I've meet a few soon-to-be moms who may or may not be pregnant with a child who has Ds. Exciting right? Well, I have to take myself back to that time where is wasn't exciting and remember how I felt. It was scary. Both of these mom's do not have an official diagnosis. One is far enough along that she is going to wait until he is born. The other is just starting her second trimester and has testing options she hasn't decided on.  But it's hard for me to contain my excitement. Yep, excitement. To me a baby is a baby. Whether he/she has Trisomy 21 or not. That baby deserves to be loved and for someone to be excited about their arrival. I want those moms to see how happy Harper is and how happy Harper makes me, her dad, her family and friends. I wanted so badly to celebrate my pregnancy with Harper that I want these moms to be able to as well.

Over it. 

Really over it. 

Diva in the making 


This is the part of the post that has taken me the longest to write. I have drafts sitting waiting to be published but nothing came out right. I'm sure not sure I did it justice. Here goes....

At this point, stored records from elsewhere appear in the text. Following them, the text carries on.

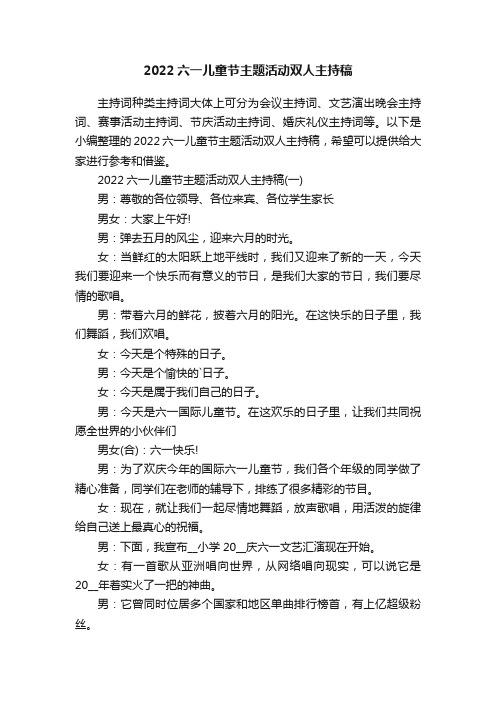 2022 六一儿童节主题活动双人主持稿

主持词种类主持词大体上可分为会议主持词、文艺演出晚会主持词、赛事活动主持词、节庆活动主持词、婚庆礼仪主持词等。以下是小编整理的 2022 六一儿童节主题活动双人主持稿，希望可以提供给大家进行参考和借鉴。

2022 六一儿童节主题活动双人主持稿(一)

男：尊敬的各位领导、各位来宾、各位学生家长

男女：大家上午好!

男：弹去五月的风尘，迎来六月的时光。

女：当鲜红的太阳跃上地平线时，我们又迎来了新的一天，今天我们要迎来一个快乐而有意义的节日，是我们大家的节日，我们要尽情的歌唱。

男：带着六月的鲜花，披着六月的阳光。在这快乐的日子里，我们舞蹈，我们欢唱。

女：今天是个特殊的日子。

男：今天是个愉快的`日子。

女：今天是属于我们自己的日子。

男：今天是六一国际儿童节。在这欢乐的日子里，让我们共同祝愿全世界的小伙伴们

男女(合)：六一快乐!

男：为了欢庆今年的国际六一儿童节，我们各个年级的同学做了精心准备，同学们在老师的辅导下，排练了很多精彩的节目。

女：现在，就让我们一起尽情地舞蹈，放声歌唱，用活泼的旋律给自己送上最真心的祝福。

男：下面，我宣布__小学 20__庆六一文艺汇演现在开始。

女：有一首歌从亚洲唱向世界，从网络唱向现实，可以说它是 20__年着实火了一把的神曲。

男：它曾同时位居多个国家和地区单曲排行榜首，有上亿超级粉丝。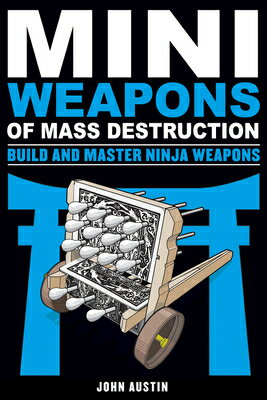 MINI
WEAPONS
OF MASS DESTRUCTION
BUILD AND MASTER NINJA WEAPONS

JOHN AUSTIN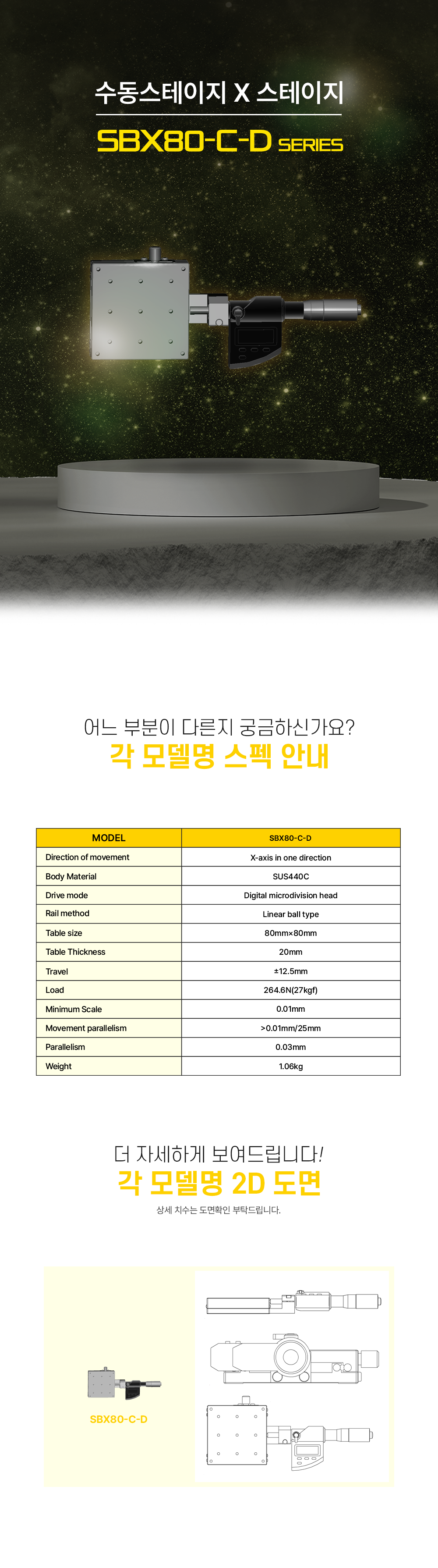 수동스테이지 X 스테이지

SBX80-C-D SERIES

어느 부분이 다른지 궁금하신가요?

각 모델명 스펙 안내

| MODEL | SBX80-C-D |
|---|---|
| Direction of movement | X-axis in one direction |
| Body Material | SUS440C |
| Drive mode | Digital microdivision head |
| Rail method | Linear ball type |
| Table size | 80mm×80mm |
| Table Thickness | 20mm |
| Travel | ±12.5mm |
| Load | 264.6N(27kgf) |
| Minimum Scale | 0.01mm |
| Movement parallelism | >0.01mm/25mm |
| Parallelism | 0.03mm |
| Weight | 1.06kg |

더 자세하게 보여드립니다!

각 모델명 2D 도면

상세 치수는 도면확인 부탁드립니다.

SBX80-C-D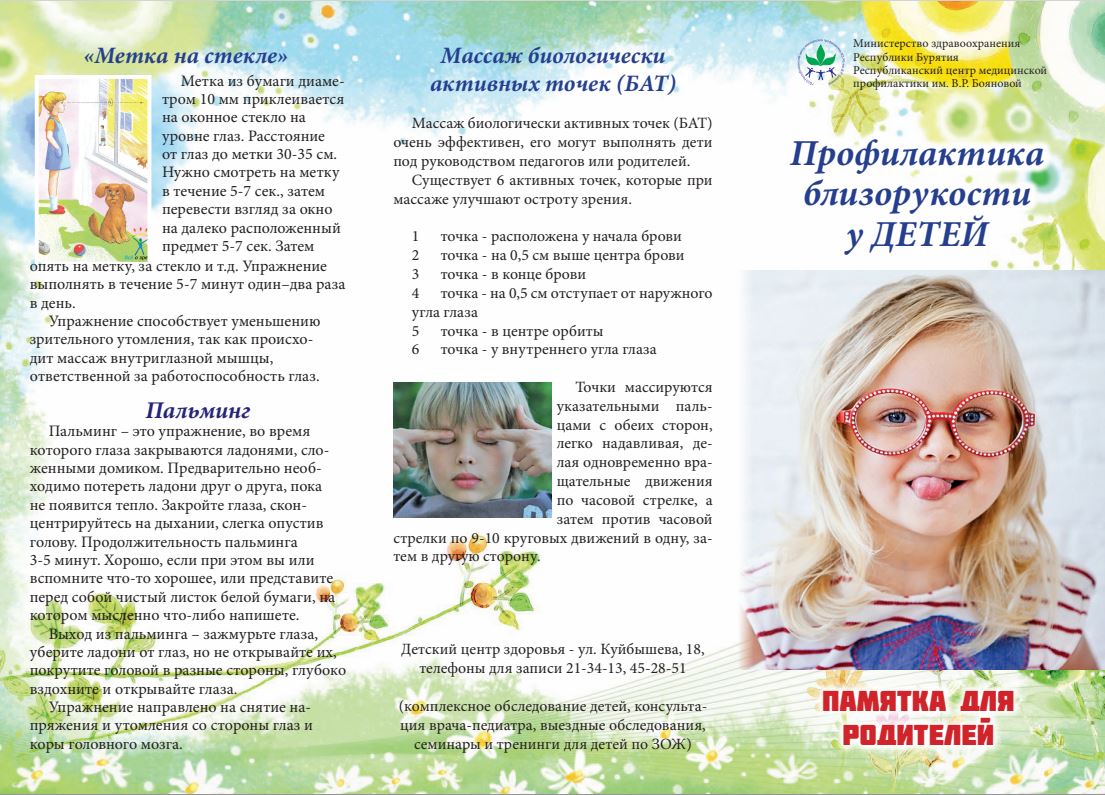 «Метка на стекле»

Метка из бумаги диаметром 10 мм приклеивается на оконное стекло на уровне глаз. Расстояние от глаз до метки 30-35 см. Нужно смотреть на метку в течение 5-7 сек., затем перевести взгляд за окно на далеко расположенный предмет 5-7 сек. Затем опять на метку, за стекло и т.д. Упражнение выполнять в течение 5-7 минут один–два раза в день.

Упражнение способствует уменьшению зрительного утомления, так как происходит массаж внутриглазной мышцы, ответственной за работоспособность глаз.

Пальминг

Пальминг – это упражнение, во время которого глаза закрываются ладонями, сложенными домиком. Предварительно необходимо потереть ладони друг о друга, пока не появится тепло. Закройте глаза, сконцентрируйтесь на дыхании, слегка опустив голову. Продолжительность пальминга 3-5 минут. Хорошо, если при этом вы или вспомните что-то хорошее, или представите перед собой чистый листок белой бумаги, на котором мысленно что-либо напишете.

Выход из пальминга – зажмурьте глаза, уберите ладони от глаз, но не открывайте их, покрутите головой в разные стороны, глубоко вздохните и открывайте глаза.

Упражнение направлено на снятие напряжения и утомления со стороны глаз и коры головного мозга.

Массаж биологически активных точек (БАТ)

Массаж биологически активных точек (БАТ) очень эффективен, его могут выполнять дети под руководством педагогов или родителей.

Существует 6 активных точек, которые при массаже улучшают остроту зрения.

1 точка - расположена у начала брови
2 точка - на 0,5 см выше центра брови
3 точка - в конце брови
4 точка - на 0,5 см отступает от наружного угла глаза
5 точка - в центре орбиты
6 точка - у внутреннего угла глаза

Точки массируются указательными пальцами с обеих сторон, легко надавливая, делая одновременно вращательные движения по часовой стрелке, а затем против часовой стрелки по 9-10 круговых движений в одну, затем в другую сторону.

Детский центр здоровья - ул. Куйбышева, 18, телефоны для записи 21-34-13, 45-28-51

(комплексное обследование детей, консультация врача-педиатра, выездные обследования, семинары и тренинги для детей по ЗОЖ)

Министерство здравоохранения Республики Бурятия
Республиканский центр медицинской профилактики им. В.Р. Бояновой

Профилактика близорукости у ДЕТЕЙ

ПАМЯТКА ДЛЯ РОДИТЕЛЕЙ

Through Facebook, I have been able to keep in touch with Tanya, a friend of mine from high school. Tanya and her older sister Tina, had an aunt, Ruthie. Ruthie lived with them growing up. Ruthie had Down syndrome.

At the time I had no idea how much of an impact Ruthie would have on me and my family. I wish I could go back and tell my high school self to pay closer attention to Ruthie. I do have memories of Ruthie. She was at all the sporting events Tanya or Tina were a part of. I remember going to Tanya's house and Ruthie was there. She was friendly and funny and didn't make me feel awkward. She was one of the few people with Ds that I actually knew. You could tell she was loved and that she loved fiercely.

While I hadn't seen Ruthie in years I had thought about her often after Harper was born. Ruthie gave me hope that Harper would be loved and taken care of. Ruthie gave me peace of mind. She was a living testament to what I want Harper to be. She wasn't a burden to society. She was a blessing.

I've thought of her even more now that I'm pregnant. Ruthie was the older sister. Her younger brother loved her. Makes me have hope for that future that Harper and her little brother will have a special bond that will be unbreakable.

Not that long ago I heard that Ruthie was sick. I started to think about her more. Think about Harper's future. Would she live with her younger brother? Would she be an aunt? What does her future hold? In the beginning of September, Ruthie passed away. She passed away from a family who loved her fiercely. To quote Tanya, "Ruthie is the most amazing person I've ever known or loved." That my friends is what life is about.


As I write this I'm watching Harper on the monitor holding her baby doll while she should be sleeping and saying "hi" over and over again. She melts me. And I'm so proud that she is my daughter and excited to see what type of big sister she will be.